Ce nouveau réseau, baptisé « SCAN » (réseau d’action somato-cognitif), permettrait d’anticiper, avant le déclenchement de l’action, les changements posturaux, respiratoires, cardio-vasculaires et d’éveil nécessaires à son déroulement. Le nouveau-né étudié ne l’avait pas encore développé, alors qu’il était bien visible chez l’enfant de 1 an et presque semblable à celui d’un adulte chez le garçon de 9 ans.

Neuf macaques, par ailleurs, ont été étudiés : chez eux, ce réseau était plus rudimentaire, sans les connexions étendues observées chez l’humain. Chez un de nos ancêtres, « ce système devait être assez simple, permettant d’intégrer le mouvement à la physiologie pour éviter les syncopes au lever, par exemple, écrit dans Nature le principal auteur, Evan Gordon. Mais, à mesure que l’humain a évolué vers un organisme capable d’élaborer des pensées complexes, ce réseau a été amélioré pour intégrer de nombreux éléments cognitifs ».

          Une organisation concentrique

Ces découvertes sont « un progrès important dans la compréhension des circuits responsables des mouvements et de leurs connexions », estime Mathias Pessiglione, de l’Institut du cerveau et de la moelle épinière (ICM), à Paris. Même si, ajoute-t-il, « on savait déjà que les régions qui contrôlent les mouvements étaient liées, d’une manière ou d’une autre, à celles qui traitent les sensations corporelles ou la planification des actions ».

Ce travail aide à comprendre « comment l’activité physique peut retentir sur le bien-être », estime de son côté Michel Le Van Quyen, du Laboratoire d’imagerie biomédicale (Inserm-CNRS-Sorbonne Université), à Paris. En observant une personne marcher, ajoute-t-il, on en apprend beaucoup sur son humeur et son caractère.

Ces résultats conduiront-ils à améliorer les traitements des troubles moteurs causés par un AVC ou une blessure ? Dans la rééducation des patients, « la plupart des zones cérébrales ciblées par la neurostimulation sont déterminées par une méthode d’essais et d’erreurs », explique à Nature Michael Fox, neurologue au Brigham and Women’s Hospital de Boston (Massachusetts).

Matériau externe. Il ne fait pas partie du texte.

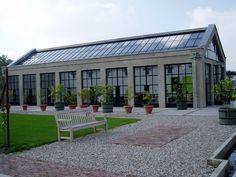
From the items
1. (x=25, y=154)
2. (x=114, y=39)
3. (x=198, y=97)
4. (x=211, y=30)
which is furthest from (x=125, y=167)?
(x=114, y=39)

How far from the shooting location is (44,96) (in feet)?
123

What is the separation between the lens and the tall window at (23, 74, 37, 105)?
38.6 m

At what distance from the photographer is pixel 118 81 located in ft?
104

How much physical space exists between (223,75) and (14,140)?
1208 inches

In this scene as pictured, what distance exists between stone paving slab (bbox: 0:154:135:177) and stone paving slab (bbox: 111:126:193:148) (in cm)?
311

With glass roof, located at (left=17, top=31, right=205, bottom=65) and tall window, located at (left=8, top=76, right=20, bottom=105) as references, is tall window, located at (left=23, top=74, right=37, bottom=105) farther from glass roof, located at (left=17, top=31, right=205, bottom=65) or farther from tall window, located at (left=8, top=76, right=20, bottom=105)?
glass roof, located at (left=17, top=31, right=205, bottom=65)

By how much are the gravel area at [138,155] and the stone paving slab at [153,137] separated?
0.32 m

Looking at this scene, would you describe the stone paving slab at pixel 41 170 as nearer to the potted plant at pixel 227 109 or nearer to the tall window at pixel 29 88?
the potted plant at pixel 227 109

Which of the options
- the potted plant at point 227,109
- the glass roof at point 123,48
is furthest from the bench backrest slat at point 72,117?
the glass roof at point 123,48

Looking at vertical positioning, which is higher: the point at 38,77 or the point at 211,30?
the point at 211,30

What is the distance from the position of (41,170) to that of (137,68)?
24.3m

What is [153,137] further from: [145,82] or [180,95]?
[145,82]

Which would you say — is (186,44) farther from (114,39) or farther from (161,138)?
(161,138)

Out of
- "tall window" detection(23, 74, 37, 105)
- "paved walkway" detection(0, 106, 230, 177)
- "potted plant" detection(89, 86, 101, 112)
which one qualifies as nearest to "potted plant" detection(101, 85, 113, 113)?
"potted plant" detection(89, 86, 101, 112)
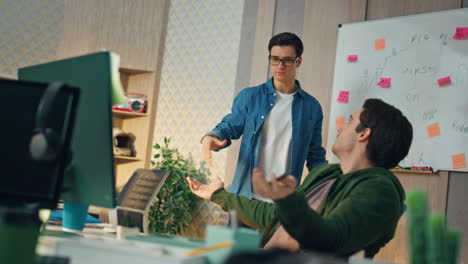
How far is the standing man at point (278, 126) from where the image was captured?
306cm

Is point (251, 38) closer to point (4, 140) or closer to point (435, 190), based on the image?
point (435, 190)

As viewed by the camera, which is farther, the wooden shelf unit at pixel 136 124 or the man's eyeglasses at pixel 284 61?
the wooden shelf unit at pixel 136 124

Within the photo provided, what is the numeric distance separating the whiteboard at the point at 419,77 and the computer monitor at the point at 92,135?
269cm

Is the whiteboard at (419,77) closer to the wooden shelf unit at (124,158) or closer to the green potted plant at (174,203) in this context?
the green potted plant at (174,203)

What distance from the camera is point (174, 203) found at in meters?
4.73

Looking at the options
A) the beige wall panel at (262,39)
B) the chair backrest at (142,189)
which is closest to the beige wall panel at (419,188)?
the beige wall panel at (262,39)

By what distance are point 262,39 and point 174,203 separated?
5.20 ft

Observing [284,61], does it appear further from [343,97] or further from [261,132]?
[343,97]

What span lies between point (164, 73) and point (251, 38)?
103 centimetres

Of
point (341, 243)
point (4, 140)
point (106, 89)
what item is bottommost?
point (341, 243)

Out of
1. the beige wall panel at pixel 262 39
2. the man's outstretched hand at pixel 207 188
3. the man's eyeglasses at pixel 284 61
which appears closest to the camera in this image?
the man's outstretched hand at pixel 207 188

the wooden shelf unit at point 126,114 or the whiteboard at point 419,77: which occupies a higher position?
the whiteboard at point 419,77

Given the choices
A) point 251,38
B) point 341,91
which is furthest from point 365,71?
point 251,38

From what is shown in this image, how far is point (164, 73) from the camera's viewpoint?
5.30m
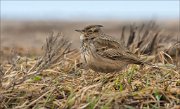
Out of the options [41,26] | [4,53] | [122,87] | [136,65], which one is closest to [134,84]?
[122,87]

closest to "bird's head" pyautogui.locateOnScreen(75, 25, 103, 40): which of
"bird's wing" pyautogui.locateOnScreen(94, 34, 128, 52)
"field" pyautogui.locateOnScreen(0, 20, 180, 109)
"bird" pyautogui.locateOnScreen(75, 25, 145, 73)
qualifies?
"bird" pyautogui.locateOnScreen(75, 25, 145, 73)

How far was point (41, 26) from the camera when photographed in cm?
2905

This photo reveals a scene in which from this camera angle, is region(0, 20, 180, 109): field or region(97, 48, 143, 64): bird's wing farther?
region(97, 48, 143, 64): bird's wing

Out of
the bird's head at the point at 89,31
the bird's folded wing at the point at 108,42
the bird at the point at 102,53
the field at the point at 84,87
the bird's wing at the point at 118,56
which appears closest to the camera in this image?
the field at the point at 84,87

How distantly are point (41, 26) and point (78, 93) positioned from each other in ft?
68.8

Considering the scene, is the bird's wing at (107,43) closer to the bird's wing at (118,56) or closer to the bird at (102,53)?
the bird at (102,53)

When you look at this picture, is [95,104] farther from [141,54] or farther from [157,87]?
[141,54]

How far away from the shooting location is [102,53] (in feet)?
31.2

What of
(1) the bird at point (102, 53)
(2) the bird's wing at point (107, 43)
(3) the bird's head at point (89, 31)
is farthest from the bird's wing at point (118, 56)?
(3) the bird's head at point (89, 31)

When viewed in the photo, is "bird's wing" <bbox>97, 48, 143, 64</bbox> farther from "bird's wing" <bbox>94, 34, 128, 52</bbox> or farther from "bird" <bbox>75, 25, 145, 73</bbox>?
"bird's wing" <bbox>94, 34, 128, 52</bbox>

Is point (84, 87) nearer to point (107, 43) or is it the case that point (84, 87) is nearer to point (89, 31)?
point (107, 43)

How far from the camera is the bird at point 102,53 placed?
9.38 meters

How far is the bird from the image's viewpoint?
938 cm

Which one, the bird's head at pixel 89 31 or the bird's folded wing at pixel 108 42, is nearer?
the bird's folded wing at pixel 108 42
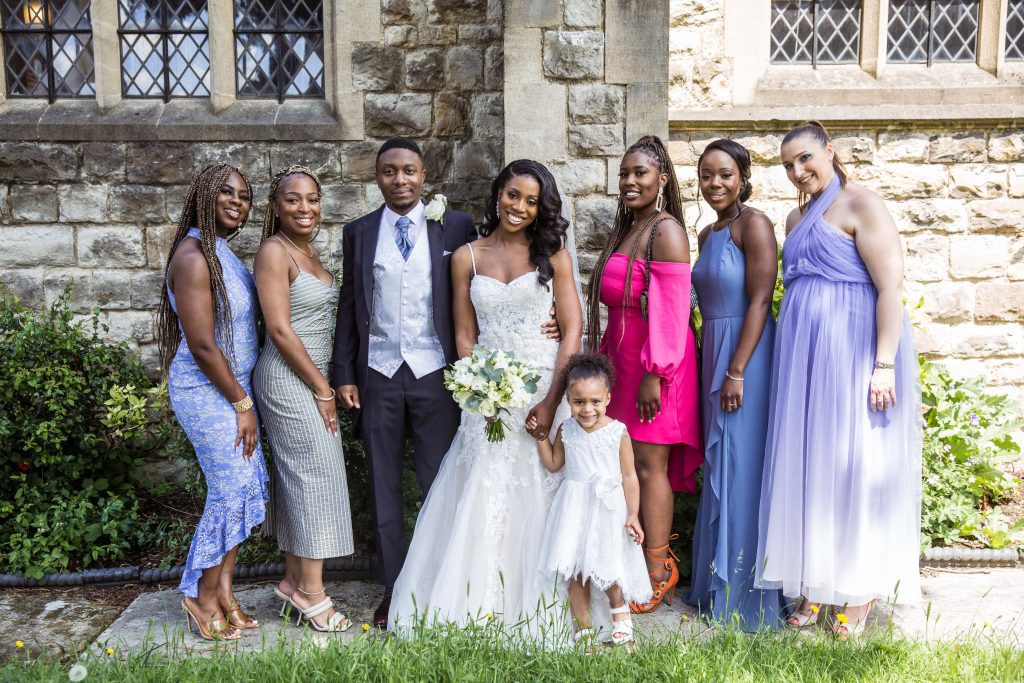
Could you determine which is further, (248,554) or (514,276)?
(248,554)

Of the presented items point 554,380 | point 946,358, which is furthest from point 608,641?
point 946,358

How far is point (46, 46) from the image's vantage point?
19.9ft

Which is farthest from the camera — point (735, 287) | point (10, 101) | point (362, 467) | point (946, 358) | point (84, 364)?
point (946, 358)

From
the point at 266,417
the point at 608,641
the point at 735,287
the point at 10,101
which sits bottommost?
the point at 608,641

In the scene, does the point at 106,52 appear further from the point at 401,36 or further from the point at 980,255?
the point at 980,255

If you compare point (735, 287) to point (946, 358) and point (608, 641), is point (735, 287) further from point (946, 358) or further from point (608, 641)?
point (946, 358)

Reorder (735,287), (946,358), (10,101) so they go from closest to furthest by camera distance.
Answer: (735,287) < (10,101) < (946,358)

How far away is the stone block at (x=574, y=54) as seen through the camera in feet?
15.0

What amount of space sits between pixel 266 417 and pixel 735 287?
2.22 meters

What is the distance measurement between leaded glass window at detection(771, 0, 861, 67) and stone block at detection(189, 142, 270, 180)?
3954 mm

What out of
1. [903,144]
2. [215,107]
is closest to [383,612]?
[215,107]

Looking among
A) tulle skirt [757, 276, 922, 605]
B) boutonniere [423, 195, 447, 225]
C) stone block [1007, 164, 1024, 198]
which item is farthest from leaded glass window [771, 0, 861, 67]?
boutonniere [423, 195, 447, 225]

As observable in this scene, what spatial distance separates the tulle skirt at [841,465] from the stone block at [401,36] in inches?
135

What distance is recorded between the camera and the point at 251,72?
6047 mm
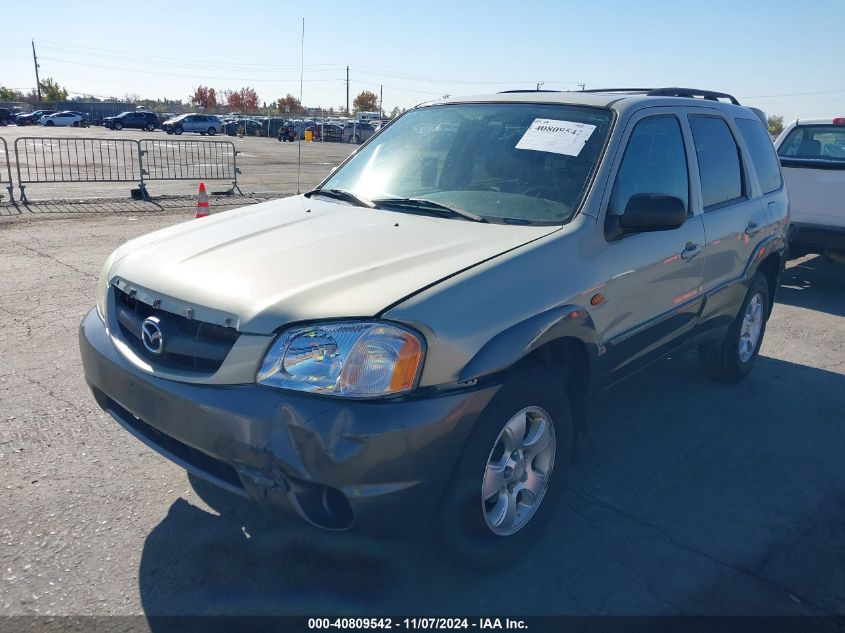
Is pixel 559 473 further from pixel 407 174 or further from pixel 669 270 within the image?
pixel 407 174

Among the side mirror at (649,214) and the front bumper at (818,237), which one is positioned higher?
the side mirror at (649,214)

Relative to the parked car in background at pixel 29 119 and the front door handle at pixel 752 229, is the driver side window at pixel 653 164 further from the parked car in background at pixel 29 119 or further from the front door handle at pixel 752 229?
the parked car in background at pixel 29 119

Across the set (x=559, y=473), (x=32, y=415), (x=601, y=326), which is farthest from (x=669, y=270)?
(x=32, y=415)

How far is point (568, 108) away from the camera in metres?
3.80

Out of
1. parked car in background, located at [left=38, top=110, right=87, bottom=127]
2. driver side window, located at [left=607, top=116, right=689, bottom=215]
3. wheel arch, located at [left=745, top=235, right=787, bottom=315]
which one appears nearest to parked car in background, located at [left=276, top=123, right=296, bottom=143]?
parked car in background, located at [left=38, top=110, right=87, bottom=127]

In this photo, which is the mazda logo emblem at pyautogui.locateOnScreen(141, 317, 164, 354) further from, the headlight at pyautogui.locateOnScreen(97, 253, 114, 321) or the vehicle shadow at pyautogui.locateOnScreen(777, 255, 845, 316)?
the vehicle shadow at pyautogui.locateOnScreen(777, 255, 845, 316)

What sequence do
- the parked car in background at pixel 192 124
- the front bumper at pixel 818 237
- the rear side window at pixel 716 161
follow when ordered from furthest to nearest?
the parked car in background at pixel 192 124 → the front bumper at pixel 818 237 → the rear side window at pixel 716 161

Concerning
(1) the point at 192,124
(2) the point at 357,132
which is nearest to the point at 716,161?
(2) the point at 357,132

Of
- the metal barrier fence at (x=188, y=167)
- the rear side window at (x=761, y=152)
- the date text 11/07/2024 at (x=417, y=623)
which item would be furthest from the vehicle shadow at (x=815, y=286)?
the metal barrier fence at (x=188, y=167)

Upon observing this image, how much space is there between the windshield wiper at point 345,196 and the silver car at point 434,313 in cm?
2

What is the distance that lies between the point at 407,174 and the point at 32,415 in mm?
2545

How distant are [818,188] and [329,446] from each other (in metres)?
7.93

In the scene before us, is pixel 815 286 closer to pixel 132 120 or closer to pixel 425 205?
pixel 425 205

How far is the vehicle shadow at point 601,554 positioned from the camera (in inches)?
109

Cette étude « pourrait expliquer pourquoi certaines cibles fonctionnent et permettre d’en identifier de meilleures ».

Dernière surprise : les trois grandes régions corticales pilotant les mains, les jambes et le visage, respectivement, sont organisées de manière non pas linéaire, comme le pensait Penfield, mais concentrique. Dans la région « pieds et jambes », par exemple, la zone pilotant les orteils est au centre, entourée de la zone qui commande la cheville, elle-même ceinturée de la zone qui gouverne les genoux… Hypnotisant.